▸ Requirement: Render every line of the data below as a Markdown table with two columns, Row and Line, numbering the rows in order and skipping blank lines.

(Excerpt from the dataset)

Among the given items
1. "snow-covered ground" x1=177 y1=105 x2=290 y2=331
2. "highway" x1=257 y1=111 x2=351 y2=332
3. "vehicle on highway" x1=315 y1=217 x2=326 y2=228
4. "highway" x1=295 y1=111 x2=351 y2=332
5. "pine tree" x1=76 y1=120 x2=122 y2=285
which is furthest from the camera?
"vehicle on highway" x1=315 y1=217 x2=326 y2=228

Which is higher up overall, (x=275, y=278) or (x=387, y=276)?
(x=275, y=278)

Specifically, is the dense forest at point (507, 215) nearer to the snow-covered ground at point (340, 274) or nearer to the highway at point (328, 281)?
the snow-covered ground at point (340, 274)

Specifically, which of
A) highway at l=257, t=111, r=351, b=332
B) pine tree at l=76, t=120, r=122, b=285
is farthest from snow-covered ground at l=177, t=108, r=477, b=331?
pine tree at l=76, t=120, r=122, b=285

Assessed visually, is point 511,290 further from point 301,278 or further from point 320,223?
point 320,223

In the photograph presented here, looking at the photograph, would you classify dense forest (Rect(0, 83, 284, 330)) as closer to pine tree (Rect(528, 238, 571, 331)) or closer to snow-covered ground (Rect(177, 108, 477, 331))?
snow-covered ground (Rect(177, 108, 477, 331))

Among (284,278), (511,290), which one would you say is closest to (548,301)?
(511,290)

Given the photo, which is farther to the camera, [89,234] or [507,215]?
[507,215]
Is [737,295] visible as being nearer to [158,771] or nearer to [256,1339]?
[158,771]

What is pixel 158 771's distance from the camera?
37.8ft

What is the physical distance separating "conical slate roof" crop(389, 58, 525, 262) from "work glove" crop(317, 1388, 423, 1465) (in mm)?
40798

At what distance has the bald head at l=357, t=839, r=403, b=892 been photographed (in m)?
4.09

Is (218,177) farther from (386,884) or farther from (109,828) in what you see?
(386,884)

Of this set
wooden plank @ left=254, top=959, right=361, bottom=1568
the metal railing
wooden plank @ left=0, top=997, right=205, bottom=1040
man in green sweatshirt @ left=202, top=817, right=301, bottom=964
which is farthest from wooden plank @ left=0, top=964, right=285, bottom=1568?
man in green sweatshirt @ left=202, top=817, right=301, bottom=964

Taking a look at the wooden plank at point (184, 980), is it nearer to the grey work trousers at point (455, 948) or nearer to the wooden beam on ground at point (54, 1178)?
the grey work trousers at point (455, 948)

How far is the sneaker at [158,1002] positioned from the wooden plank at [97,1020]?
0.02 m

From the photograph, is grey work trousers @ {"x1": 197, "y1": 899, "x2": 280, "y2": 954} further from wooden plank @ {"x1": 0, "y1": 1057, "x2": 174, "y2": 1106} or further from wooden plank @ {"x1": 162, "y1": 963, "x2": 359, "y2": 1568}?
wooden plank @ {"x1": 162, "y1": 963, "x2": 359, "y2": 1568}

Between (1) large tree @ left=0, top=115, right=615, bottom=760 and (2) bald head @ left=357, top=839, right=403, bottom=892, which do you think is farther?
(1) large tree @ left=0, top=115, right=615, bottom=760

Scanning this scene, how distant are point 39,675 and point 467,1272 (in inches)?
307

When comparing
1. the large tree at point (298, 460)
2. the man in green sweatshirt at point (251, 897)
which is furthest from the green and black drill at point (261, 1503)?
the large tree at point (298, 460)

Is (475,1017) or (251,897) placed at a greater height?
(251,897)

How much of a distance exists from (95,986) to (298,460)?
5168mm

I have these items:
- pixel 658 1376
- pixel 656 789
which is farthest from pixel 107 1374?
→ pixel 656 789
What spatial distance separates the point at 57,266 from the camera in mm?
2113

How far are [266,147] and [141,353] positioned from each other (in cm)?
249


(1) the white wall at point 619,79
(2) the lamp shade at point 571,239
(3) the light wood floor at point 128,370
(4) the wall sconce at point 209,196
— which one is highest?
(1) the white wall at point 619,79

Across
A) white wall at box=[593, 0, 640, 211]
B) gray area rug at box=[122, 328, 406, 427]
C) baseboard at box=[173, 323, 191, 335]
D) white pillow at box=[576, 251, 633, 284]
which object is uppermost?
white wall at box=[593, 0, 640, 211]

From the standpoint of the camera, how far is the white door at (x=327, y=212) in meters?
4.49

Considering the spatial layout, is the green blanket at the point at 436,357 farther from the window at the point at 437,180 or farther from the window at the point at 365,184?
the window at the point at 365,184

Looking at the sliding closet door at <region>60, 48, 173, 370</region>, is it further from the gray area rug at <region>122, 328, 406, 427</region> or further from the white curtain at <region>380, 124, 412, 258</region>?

▸ Response:
| Row | Line |
|---|---|
| 1 | Among the given items |
| 2 | 1. "snow-covered ground" x1=177 y1=105 x2=290 y2=331 |
| 3 | 2. "highway" x1=257 y1=111 x2=351 y2=332 |
| 4 | 3. "vehicle on highway" x1=315 y1=217 x2=326 y2=228 |
| 5 | 4. "highway" x1=295 y1=111 x2=351 y2=332 |
| 6 | 5. "pine tree" x1=76 y1=120 x2=122 y2=285 |
| 7 | which is furthest from the camera? |
| 8 | "vehicle on highway" x1=315 y1=217 x2=326 y2=228 |
| 9 | Which is higher up overall, (x=275, y=278) or (x=387, y=276)? |
| 10 | (x=275, y=278) |
| 11 | Specifically, is the dense forest at point (507, 215) nearer to the snow-covered ground at point (340, 274) or nearer to the highway at point (328, 281)? |
| 12 | the snow-covered ground at point (340, 274) |
| 13 | Specifically, which of |
| 14 | A) highway at l=257, t=111, r=351, b=332 |
| 15 | B) pine tree at l=76, t=120, r=122, b=285 |
| 16 | is farthest from snow-covered ground at l=177, t=108, r=477, b=331? |
| 17 | pine tree at l=76, t=120, r=122, b=285 |
| 18 | Assessed visually, is point 511,290 further from point 301,278 or further from point 320,223? |
| 19 | point 320,223 |
| 20 | In the photograph presented here, looking at the photograph, would you classify dense forest (Rect(0, 83, 284, 330)) as closer to pine tree (Rect(528, 238, 571, 331)) or closer to snow-covered ground (Rect(177, 108, 477, 331))? |
| 21 | snow-covered ground (Rect(177, 108, 477, 331)) |
| 22 | Among (284,278), (511,290), which one would you say is closest to (548,301)? |
| 23 | (511,290) |
| 24 | Given the photo, which is farther to the camera, [89,234] or [507,215]? |
| 25 | [507,215] |
| 26 | Is [737,295] visible as being nearer to [158,771] or nearer to [256,1339]? |
| 27 | [158,771] |
| 28 | What is pixel 158 771's distance from the camera? |
| 29 | 37.8ft |
| 30 | What is the physical distance separating "conical slate roof" crop(389, 58, 525, 262) from "work glove" crop(317, 1388, 423, 1465) (in mm)? |
| 31 | 40798 |
| 32 | At what distance has the bald head at l=357, t=839, r=403, b=892 been photographed (in m)? |
| 33 | 4.09 |
| 34 | Is (218,177) farther from (386,884) or farther from (109,828) in what you see? |
| 35 | (386,884) |
| 36 | Of this set |
| 37 | wooden plank @ left=254, top=959, right=361, bottom=1568 |
| 38 | the metal railing |
| 39 | wooden plank @ left=0, top=997, right=205, bottom=1040 |
| 40 | man in green sweatshirt @ left=202, top=817, right=301, bottom=964 |
| 41 | which is farthest from wooden plank @ left=0, top=964, right=285, bottom=1568? |
| 42 | man in green sweatshirt @ left=202, top=817, right=301, bottom=964 |
| 43 | Taking a look at the wooden plank at point (184, 980), is it nearer to the grey work trousers at point (455, 948) or nearer to the wooden beam on ground at point (54, 1178)? |
| 44 | the grey work trousers at point (455, 948) |
| 45 | How far is the sneaker at [158,1002] positioned from the wooden plank at [97,1020]? |
| 46 | 0.02 m |
| 47 | From the photograph, is grey work trousers @ {"x1": 197, "y1": 899, "x2": 280, "y2": 954} further from wooden plank @ {"x1": 0, "y1": 1057, "x2": 174, "y2": 1106} or further from wooden plank @ {"x1": 162, "y1": 963, "x2": 359, "y2": 1568}? |
| 48 | wooden plank @ {"x1": 162, "y1": 963, "x2": 359, "y2": 1568} |
| 49 | Between (1) large tree @ left=0, top=115, right=615, bottom=760 and (2) bald head @ left=357, top=839, right=403, bottom=892, which do you think is farther? |
| 50 | (1) large tree @ left=0, top=115, right=615, bottom=760 |
| 51 | Scanning this scene, how distant are point 39,675 and point 467,1272 (in inches)? |
| 52 | 307 |
| 53 | When comparing |
| 54 | 1. the large tree at point (298, 460) |
| 55 | 2. the man in green sweatshirt at point (251, 897) |
| 56 | which is furthest from the green and black drill at point (261, 1503)? |
| 57 | the large tree at point (298, 460) |
| 58 | Is (475,1017) or (251,897) placed at a greater height? |
| 59 | (251,897) |
| 60 | How much of a distance exists from (95,986) to (298,460)? |
| 61 | 5168mm |
| 62 | I have these items: |
| 63 | - pixel 658 1376 |
| 64 | - pixel 656 789 |
| 65 | which is farthest from pixel 107 1374? |
| 66 | → pixel 656 789 |
| 67 | What spatial distance separates the point at 57,266 from the camera in mm? |
| 68 | 2113 |
| 69 | How far are [266,147] and [141,353] positioned from each other (in cm)? |
| 70 | 249 |
| 71 | (1) the white wall at point 619,79 |
| 72 | (2) the lamp shade at point 571,239 |
| 73 | (3) the light wood floor at point 128,370 |
| 74 | (4) the wall sconce at point 209,196 |
| 75 | — which one is highest? |
| 76 | (1) the white wall at point 619,79 |
| 77 | Across |
| 78 | A) white wall at box=[593, 0, 640, 211] |
| 79 | B) gray area rug at box=[122, 328, 406, 427] |
| 80 | C) baseboard at box=[173, 323, 191, 335] |
| 81 | D) white pillow at box=[576, 251, 633, 284] |
| 82 | which object is uppermost? |
| 83 | white wall at box=[593, 0, 640, 211] |
| 84 | From the standpoint of the camera, how far is the white door at (x=327, y=212) in meters? |
| 85 | 4.49 |
| 86 | Considering the spatial layout, is the green blanket at the point at 436,357 farther from the window at the point at 437,180 or farther from the window at the point at 365,184? |
| 87 | the window at the point at 365,184 |
| 88 | Looking at the sliding closet door at <region>60, 48, 173, 370</region>, is it further from the gray area rug at <region>122, 328, 406, 427</region> or further from the white curtain at <region>380, 124, 412, 258</region>? |